2023-05-18 Excessive logging caused significantly increased costs

Date

May 18, 2023

Authors

@Andy Dingley

Status

Done

Summary

The TCS service was repeatedly trying and failing to process an event, causing a large volume of additional log entries.

Impact

A significant increase in the monthly costs for logging, usually ~$300/month but currently at ~$1300 part way through the month.

Non-technical Description

The TIS services log a record of their actions to text files which can be used, when needed, to investigate any issues encounter.

A new feature was added to one of our services, which listens for events occurring in TIS Self-Service (a Conditions of Joining being signed) and updates data within TIS to stay in sync. One of the events sent from our test system could not be processed correctly by TIS. Such cases are not uncommon, the expected behaviour is that the event is sent to a separate queue to be manually reviewed but in this case a configuration issue meant that TIS repeatedly retried instead of rejecting the message.

This led to approx. 27.5 million attempts every day over a period of two weeks, causing a significant influx of additional text data and incurring all of the costs associated with processing those logs.


Trigger

  • The COJ signed event handler added to TCS was misconfigured, so repeatedly retried instead of rejecting when a message failed to process.


Detection

  • The AWS cost/billing tool showed a large increase in Cloudwatch usage.


Resolution

  • IllegalArgumentException now wrapped in an AmqpRejectAndDontRequeueException to ensure the message does not get requeued.


Timeline

All times in GMT unless indicated

  • May 3, 2023: 14:35 - TCS starts logging excessively due to retry loop

  • May 18, 2023: 10:30 - Additional CloudWatch costs identified via AWS cost/billing tools

  • May 18, 2023: 11:29 - The failing message was moved to a DLQ to stop the logging

  • May 19, 2023: 11:01 - Permanent fix deployed to preprod

  • May 19, 2023: 15:03 - Permanent fix deploy to prod

  • May 19, 2023: ??:?? - Permanent fix deploy to NIMDTA - DEPLOY NOT YET APPROVED

Root Cause(s)

Why was there such excessive logging?

The Rabbit listener implementation did not throw the correct exception type.

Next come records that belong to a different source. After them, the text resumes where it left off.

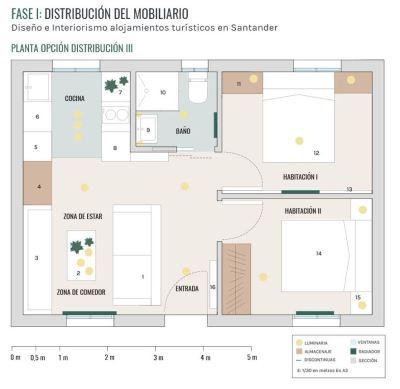 Plano de distribución de alojamiento turístico rural en Santander @utrillanais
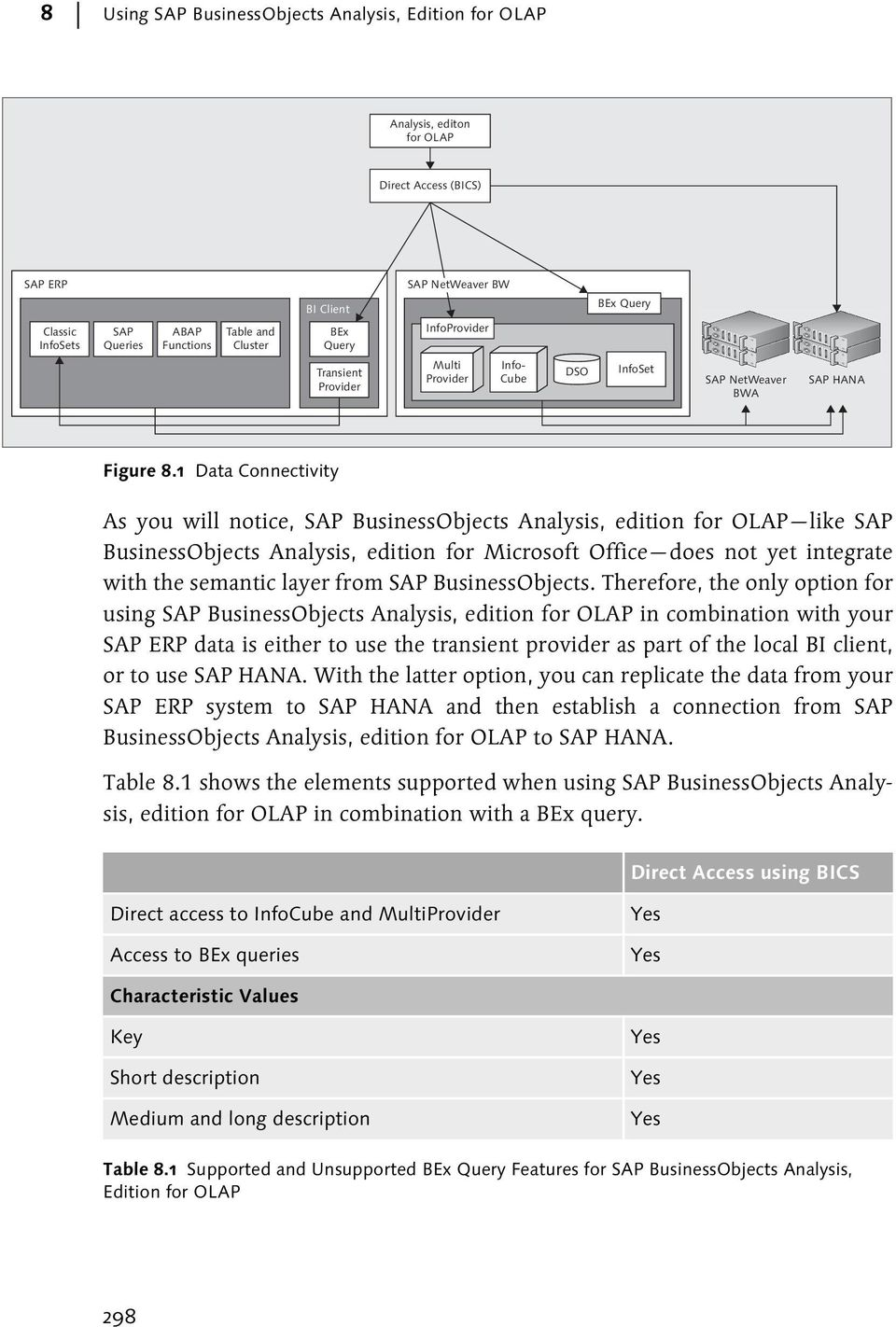 1 Data Connectivity As you will notice, SAP BusinessObjects Analysis, edition for OLAP like SAP BusinessObjects Analysis, edition for Microsoft Office does not yet integrate with the semantic layer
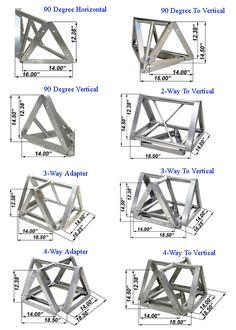 triangle structure - Google Search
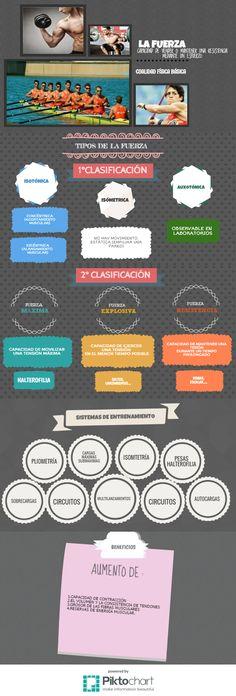 La #Fuerza #infografía #educación #física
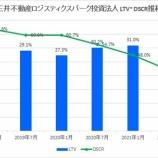 『三井不動産ロジスティクスパーク投資法人・第10期(2021年7月期)決算・一口当たり分配金は7,816円』の画像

Why was the correct exception not throw?

Limited experience with RabbitMQ, expectations that it would work similar to AWS SQS and a tight deadline led to misunderstanding/assumptions of how Rabbit DLQs worked.

Why did it take so long to identify the issue?

Log size alerts were ignored and Sentry did not report any exceptions occurring.

Why were log size alerts ignored?

The log size alerts are too sensitive, resulting in a lot of false positives and, as a result, they may have become background noise. Something we never need to check as it resolves itself once the scheduled job or similar finishes.

Additionally, as the log size alarm is anomaly based it actually “fixed” itself and the excessive logging became the new normal. At this point the alarm went back to “OK” status and we saw no further alerts.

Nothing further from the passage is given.